A researcher wishes to estimate the proportion of college students who cheat on exams. A poll of 490 college students showed that 33% of them had, or intended to, cheat on examinations. Find the margin of error for the 95% confidence interval.
Margin of error = (1.96)[√(pq/n)]
...where p = .33, q = 1 - p, and n = 490
Note: 1.96 represents 95% confidence interval.
Plug the values into the formula and calculate.
I let you take it from here.
4.16%
To find the margin of error for the 95% confidence interval, we need the following information:
1. Sample size (n): The number of college students surveyed, which is given as 490.
2. Proportion (p): The proportion of college students who cheat on exams, which is given as 33% or 0.33.
The margin of error (E) can be calculated using the formula:
E = Z * sqrt((p * (1 - p)) / n)
where:
- Z is the Z-score corresponding to the desired confidence level.

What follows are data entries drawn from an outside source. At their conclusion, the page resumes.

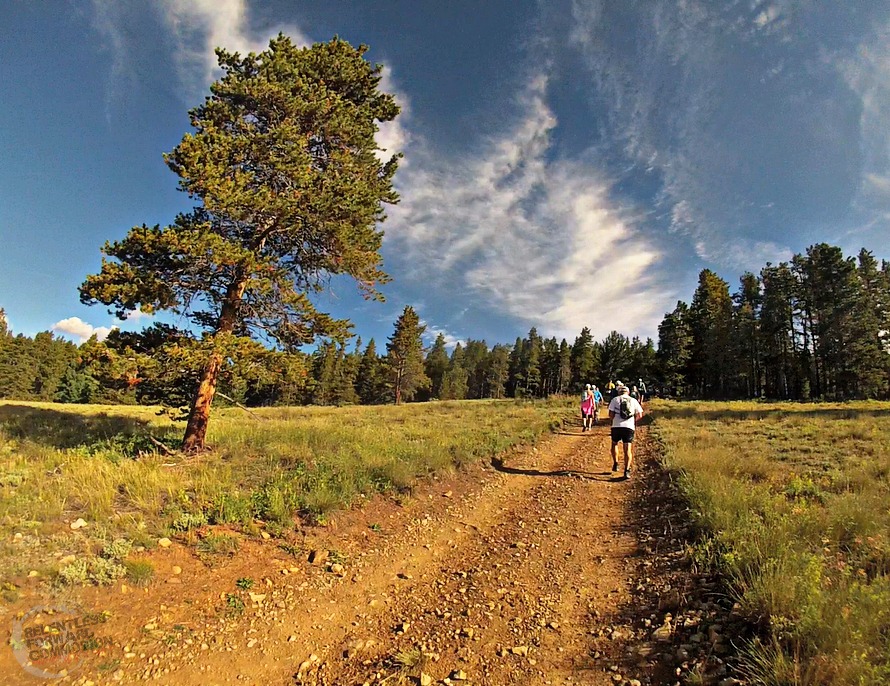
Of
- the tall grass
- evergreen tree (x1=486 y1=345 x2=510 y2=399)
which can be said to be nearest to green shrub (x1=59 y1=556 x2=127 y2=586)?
the tall grass

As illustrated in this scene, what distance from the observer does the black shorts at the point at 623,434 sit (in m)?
10.8

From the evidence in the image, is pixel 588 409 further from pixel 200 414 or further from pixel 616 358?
pixel 616 358

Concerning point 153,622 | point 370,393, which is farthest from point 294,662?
point 370,393

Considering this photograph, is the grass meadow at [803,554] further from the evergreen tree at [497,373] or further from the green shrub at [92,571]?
the evergreen tree at [497,373]

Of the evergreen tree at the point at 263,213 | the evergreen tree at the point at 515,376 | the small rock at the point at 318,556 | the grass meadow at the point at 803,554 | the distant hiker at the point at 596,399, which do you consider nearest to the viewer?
the grass meadow at the point at 803,554

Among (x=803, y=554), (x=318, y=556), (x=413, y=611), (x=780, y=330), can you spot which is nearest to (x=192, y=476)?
(x=318, y=556)

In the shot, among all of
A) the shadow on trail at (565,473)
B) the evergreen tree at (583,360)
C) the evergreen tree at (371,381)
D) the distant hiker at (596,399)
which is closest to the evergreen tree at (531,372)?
the evergreen tree at (583,360)

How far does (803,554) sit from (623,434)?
654 centimetres

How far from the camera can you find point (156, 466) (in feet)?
27.0

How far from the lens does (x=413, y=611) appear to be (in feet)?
15.5

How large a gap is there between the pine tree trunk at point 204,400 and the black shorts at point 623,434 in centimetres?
1021

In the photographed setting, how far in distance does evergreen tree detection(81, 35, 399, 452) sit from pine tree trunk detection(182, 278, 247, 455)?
26 mm

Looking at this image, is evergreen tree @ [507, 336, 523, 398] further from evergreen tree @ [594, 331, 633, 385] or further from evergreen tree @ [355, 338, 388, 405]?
evergreen tree @ [355, 338, 388, 405]

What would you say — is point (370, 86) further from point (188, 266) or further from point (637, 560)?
point (637, 560)
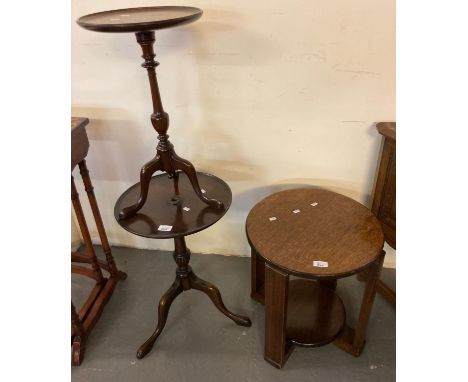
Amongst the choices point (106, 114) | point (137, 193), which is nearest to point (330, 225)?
point (137, 193)

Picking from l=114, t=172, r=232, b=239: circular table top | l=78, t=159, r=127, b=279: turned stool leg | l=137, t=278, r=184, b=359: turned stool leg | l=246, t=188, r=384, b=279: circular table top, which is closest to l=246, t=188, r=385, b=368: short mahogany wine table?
l=246, t=188, r=384, b=279: circular table top

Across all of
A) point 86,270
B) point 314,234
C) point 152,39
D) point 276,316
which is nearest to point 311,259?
point 314,234

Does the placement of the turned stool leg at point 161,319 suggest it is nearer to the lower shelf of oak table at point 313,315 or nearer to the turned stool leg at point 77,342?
the turned stool leg at point 77,342

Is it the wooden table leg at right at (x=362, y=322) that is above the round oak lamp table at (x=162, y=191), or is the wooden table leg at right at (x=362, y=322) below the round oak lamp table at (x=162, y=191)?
below

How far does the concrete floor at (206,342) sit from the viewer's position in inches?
61.2

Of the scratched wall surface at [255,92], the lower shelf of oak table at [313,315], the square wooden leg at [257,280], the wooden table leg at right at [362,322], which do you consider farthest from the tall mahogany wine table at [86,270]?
the wooden table leg at right at [362,322]

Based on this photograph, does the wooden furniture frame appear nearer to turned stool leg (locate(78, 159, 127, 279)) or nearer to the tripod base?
the tripod base

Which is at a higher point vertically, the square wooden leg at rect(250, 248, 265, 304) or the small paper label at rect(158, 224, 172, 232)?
the small paper label at rect(158, 224, 172, 232)

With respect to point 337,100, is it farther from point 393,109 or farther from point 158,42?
point 158,42

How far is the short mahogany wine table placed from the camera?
126 cm

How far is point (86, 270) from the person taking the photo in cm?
195

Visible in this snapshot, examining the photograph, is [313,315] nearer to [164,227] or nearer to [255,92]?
[164,227]

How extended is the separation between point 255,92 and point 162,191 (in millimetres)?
589

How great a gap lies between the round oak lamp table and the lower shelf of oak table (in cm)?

For a 95% confidence interval, the Z-score is approximately 1.96.
- sqrt is the square root function.
Let's plug in the values and calculate the margin of error:
E = 1.96 * sqrt((0.33 * (1 - 0.33)) / 490)
First, we calculate the inside part of the square root:
0.33 * (1 - 0.33) = 0.33 * 0.67 = 0.2211
Then, we calculate the square root:
sqrt(0.2211 / 490) ≈ 0.0174
Finally, we multiply by the Z-score:
E = 1.96 * 0.0174 ≈ 0.034
Therefore, the margin of error for the 95% confidence interval is approximately 0.034 or 3.4%.